Friday, deputies and officers practiced responding to people with mental health concerns. While designated role players acted out a scenario, groups of officers determined what steps to take.

Jared Rausch, a Boone County Sheriff’s Department deputy, was a role player during the training.

“There’s a lot of fluidity with it,” Rausch said. “For me, given the certain type of situation we’re presenting, I’ll draw on some past experiences, people I’ve dealt with and something I felt was challenging in the past, and then see if what I present to them will be something that could be informative and educational for the people that are actually doing the scenario.”

Rausch said the scenarios often incorporate officer safety issues and touch on gray areas, like whether or not someone needs to be hospitalized. His scenario involved people checking on him for using “odd behavior” after someone called 911 on him, Rausch said.

In other mock scenarios, officers responded to someone with suicidal tendencies, someone with schizophrenia and a veteran with PTSD.

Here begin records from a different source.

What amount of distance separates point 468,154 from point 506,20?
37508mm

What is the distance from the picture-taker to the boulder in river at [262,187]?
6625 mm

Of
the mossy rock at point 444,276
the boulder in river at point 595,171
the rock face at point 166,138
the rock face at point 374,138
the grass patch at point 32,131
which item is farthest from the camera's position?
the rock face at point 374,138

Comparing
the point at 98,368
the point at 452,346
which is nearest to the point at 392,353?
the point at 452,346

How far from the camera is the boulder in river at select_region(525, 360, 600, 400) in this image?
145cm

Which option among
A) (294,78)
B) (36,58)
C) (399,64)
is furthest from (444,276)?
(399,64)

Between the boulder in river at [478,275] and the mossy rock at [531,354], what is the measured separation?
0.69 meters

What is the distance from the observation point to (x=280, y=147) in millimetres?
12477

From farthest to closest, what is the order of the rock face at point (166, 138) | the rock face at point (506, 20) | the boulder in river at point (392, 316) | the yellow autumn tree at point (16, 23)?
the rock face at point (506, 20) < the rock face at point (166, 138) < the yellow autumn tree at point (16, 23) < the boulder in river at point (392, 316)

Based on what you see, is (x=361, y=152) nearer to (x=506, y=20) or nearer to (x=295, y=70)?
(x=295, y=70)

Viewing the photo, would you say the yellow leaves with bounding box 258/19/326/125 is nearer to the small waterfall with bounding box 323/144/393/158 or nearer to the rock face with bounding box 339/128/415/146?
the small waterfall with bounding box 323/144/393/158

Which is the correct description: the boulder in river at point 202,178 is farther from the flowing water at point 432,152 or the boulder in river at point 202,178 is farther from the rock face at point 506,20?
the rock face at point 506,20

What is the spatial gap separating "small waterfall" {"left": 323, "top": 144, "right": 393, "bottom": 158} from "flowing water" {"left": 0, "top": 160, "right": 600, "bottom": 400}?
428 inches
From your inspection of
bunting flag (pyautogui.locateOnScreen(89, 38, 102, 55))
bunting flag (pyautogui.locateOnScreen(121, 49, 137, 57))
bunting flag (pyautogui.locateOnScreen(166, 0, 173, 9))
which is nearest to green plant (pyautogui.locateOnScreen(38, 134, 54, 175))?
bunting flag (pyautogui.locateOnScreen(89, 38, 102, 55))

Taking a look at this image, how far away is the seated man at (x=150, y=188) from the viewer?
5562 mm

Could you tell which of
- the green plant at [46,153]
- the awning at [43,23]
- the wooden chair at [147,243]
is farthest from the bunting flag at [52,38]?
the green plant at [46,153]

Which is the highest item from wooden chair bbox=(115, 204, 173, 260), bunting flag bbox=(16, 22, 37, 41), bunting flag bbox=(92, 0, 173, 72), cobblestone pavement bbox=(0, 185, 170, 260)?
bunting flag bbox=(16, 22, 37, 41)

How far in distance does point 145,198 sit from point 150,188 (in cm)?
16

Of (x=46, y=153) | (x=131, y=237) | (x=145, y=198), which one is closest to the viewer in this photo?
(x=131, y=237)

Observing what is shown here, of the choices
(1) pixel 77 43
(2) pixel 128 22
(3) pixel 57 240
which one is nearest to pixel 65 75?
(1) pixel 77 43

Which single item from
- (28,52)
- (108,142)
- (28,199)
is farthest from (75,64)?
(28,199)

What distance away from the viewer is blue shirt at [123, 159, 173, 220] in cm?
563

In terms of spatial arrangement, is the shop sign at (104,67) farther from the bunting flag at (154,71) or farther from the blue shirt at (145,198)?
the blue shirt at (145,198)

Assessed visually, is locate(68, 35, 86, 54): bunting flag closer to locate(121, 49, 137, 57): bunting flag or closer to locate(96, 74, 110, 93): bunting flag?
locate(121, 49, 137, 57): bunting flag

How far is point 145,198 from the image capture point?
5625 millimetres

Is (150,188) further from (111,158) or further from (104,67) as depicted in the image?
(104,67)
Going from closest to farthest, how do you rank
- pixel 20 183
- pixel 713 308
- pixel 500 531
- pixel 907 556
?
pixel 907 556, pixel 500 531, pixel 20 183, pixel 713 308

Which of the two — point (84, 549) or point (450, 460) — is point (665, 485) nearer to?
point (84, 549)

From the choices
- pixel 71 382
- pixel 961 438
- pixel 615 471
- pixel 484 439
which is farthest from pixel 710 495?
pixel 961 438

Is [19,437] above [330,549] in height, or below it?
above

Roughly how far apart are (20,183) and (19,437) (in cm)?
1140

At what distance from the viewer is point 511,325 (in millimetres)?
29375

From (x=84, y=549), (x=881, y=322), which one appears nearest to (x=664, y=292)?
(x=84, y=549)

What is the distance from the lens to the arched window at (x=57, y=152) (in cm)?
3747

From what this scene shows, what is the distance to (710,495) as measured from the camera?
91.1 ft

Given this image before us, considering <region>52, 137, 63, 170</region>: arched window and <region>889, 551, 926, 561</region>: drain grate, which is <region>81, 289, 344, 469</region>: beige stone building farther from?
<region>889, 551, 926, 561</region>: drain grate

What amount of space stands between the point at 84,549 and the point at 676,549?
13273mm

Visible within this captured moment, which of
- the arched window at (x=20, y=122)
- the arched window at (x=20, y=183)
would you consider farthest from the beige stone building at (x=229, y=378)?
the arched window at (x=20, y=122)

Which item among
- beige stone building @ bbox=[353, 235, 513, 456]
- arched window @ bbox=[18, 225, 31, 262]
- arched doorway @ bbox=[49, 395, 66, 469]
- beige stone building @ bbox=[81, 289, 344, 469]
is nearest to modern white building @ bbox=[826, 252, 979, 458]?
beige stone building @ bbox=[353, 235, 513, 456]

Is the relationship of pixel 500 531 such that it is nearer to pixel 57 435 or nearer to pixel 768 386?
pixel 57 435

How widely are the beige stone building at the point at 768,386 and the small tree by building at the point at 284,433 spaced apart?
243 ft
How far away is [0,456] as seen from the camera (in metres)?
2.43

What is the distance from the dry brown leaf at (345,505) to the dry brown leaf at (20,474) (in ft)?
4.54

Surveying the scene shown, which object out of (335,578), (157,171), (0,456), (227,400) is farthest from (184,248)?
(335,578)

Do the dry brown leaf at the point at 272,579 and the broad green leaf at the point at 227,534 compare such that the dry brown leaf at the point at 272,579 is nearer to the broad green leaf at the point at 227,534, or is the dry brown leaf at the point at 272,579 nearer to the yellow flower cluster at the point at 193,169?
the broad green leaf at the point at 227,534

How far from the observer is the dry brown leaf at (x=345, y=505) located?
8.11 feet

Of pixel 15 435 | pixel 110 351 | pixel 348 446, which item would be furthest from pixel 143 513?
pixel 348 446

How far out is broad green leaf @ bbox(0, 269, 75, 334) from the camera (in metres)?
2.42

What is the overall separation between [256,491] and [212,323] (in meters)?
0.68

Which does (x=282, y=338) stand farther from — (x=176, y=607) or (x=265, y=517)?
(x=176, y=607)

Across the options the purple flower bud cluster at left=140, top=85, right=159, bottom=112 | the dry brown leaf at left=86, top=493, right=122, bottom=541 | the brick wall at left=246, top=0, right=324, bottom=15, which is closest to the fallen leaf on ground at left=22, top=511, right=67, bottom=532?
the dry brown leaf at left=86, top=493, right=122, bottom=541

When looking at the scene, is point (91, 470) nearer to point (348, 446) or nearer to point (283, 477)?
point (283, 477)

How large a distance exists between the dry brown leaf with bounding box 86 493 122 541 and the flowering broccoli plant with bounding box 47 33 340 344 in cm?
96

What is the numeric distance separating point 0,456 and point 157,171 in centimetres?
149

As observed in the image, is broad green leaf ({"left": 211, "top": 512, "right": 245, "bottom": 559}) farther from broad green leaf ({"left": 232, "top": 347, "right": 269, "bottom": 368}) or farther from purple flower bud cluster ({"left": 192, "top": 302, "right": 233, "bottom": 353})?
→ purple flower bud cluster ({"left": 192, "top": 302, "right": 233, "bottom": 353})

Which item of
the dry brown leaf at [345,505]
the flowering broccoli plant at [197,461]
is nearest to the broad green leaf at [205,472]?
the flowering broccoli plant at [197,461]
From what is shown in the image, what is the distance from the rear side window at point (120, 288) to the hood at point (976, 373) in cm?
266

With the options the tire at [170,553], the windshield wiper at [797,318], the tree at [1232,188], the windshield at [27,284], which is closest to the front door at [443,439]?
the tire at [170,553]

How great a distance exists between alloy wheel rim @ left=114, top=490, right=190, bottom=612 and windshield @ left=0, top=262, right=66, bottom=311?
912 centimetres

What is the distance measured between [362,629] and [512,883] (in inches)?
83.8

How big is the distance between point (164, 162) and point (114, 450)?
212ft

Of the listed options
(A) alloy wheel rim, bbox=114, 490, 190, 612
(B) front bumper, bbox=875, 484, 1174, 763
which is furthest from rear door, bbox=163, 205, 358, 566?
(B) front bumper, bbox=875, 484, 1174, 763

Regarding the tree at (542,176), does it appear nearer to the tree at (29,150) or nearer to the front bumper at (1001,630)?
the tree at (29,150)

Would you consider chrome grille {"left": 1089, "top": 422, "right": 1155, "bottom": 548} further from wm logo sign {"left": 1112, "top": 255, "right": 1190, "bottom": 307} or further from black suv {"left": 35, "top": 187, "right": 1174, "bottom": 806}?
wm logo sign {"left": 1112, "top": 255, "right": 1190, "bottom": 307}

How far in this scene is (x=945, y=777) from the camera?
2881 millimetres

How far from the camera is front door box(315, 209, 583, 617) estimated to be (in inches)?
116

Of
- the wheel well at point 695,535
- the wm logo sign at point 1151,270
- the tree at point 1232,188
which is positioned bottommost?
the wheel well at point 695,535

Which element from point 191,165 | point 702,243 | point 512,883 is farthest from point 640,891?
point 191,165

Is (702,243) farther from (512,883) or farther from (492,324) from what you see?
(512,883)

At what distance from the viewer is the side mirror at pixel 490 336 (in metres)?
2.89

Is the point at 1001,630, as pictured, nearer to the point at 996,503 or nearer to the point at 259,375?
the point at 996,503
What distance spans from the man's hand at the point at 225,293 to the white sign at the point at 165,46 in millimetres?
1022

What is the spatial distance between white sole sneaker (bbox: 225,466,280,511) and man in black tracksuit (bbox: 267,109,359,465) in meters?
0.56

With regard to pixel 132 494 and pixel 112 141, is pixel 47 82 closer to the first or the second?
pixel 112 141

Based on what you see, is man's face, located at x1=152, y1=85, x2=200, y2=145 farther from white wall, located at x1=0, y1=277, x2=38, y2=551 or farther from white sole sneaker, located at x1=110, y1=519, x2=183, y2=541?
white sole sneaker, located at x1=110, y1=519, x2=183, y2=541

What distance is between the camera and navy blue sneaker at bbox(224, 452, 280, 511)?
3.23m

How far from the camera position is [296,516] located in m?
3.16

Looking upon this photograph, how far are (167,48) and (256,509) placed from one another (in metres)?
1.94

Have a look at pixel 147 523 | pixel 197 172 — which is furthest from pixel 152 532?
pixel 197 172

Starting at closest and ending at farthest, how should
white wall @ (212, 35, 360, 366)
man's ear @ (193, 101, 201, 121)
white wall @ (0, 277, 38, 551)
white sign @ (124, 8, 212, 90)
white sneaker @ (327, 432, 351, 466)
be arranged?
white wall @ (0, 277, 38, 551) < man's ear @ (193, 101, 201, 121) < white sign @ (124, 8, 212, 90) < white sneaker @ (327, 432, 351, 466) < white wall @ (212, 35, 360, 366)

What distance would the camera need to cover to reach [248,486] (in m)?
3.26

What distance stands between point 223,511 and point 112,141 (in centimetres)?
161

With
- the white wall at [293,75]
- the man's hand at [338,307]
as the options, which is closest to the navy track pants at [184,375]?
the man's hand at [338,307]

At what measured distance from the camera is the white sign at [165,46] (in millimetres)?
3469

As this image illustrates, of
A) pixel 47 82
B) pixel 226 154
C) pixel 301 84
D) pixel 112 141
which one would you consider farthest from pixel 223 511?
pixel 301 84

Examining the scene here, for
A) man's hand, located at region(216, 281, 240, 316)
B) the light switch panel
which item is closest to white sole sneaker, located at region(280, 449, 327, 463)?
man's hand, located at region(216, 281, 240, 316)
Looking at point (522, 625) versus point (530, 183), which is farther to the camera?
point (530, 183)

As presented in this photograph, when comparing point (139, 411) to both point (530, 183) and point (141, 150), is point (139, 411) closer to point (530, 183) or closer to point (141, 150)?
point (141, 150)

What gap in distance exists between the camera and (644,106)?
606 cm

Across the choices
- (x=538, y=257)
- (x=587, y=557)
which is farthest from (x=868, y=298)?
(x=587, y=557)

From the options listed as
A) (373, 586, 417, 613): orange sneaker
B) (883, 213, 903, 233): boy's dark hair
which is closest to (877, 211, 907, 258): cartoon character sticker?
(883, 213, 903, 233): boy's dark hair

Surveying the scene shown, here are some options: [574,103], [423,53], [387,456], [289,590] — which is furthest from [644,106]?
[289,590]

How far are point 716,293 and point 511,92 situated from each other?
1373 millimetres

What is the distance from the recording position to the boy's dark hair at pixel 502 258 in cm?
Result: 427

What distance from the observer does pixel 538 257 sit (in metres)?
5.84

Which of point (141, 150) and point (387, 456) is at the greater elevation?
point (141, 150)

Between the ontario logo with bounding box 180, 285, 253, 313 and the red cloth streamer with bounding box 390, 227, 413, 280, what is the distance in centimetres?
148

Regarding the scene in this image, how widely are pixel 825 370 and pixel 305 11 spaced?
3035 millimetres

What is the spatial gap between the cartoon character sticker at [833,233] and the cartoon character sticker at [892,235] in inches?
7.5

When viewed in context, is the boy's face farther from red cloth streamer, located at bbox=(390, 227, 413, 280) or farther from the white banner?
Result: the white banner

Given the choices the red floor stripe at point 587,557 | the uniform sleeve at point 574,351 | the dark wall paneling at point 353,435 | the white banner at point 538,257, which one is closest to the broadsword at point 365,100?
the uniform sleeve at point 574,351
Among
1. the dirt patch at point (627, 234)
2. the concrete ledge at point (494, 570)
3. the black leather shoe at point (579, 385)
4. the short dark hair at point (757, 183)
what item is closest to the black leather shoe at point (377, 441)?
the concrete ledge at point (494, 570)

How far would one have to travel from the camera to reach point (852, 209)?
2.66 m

“For people who have not been exposed to it, or maybe they’re in an environment where they don’t get a lot of calls for service for something like this, it’s hugely important,” Rausch said.

Courtney Wells is a social worker and community mental health liaison with Burrell Behavior Health. Wells helped organize the event. She said she steps in during the mock scenarios if needed and provides feedback.

Wells said the training program is not easily accessible for rural communities with small departments. Within the last year, smaller departments have done training for one day during five weeks, Wells said.

Rausch said scheduling conflicts are the program's main challenge.

"It's hard to get people to get time off of what they're already doing for all their training, to get in here and to do this," Rausch said.

Law enforcement in Columbia has participated in Crisis Intervention Team training since 2009.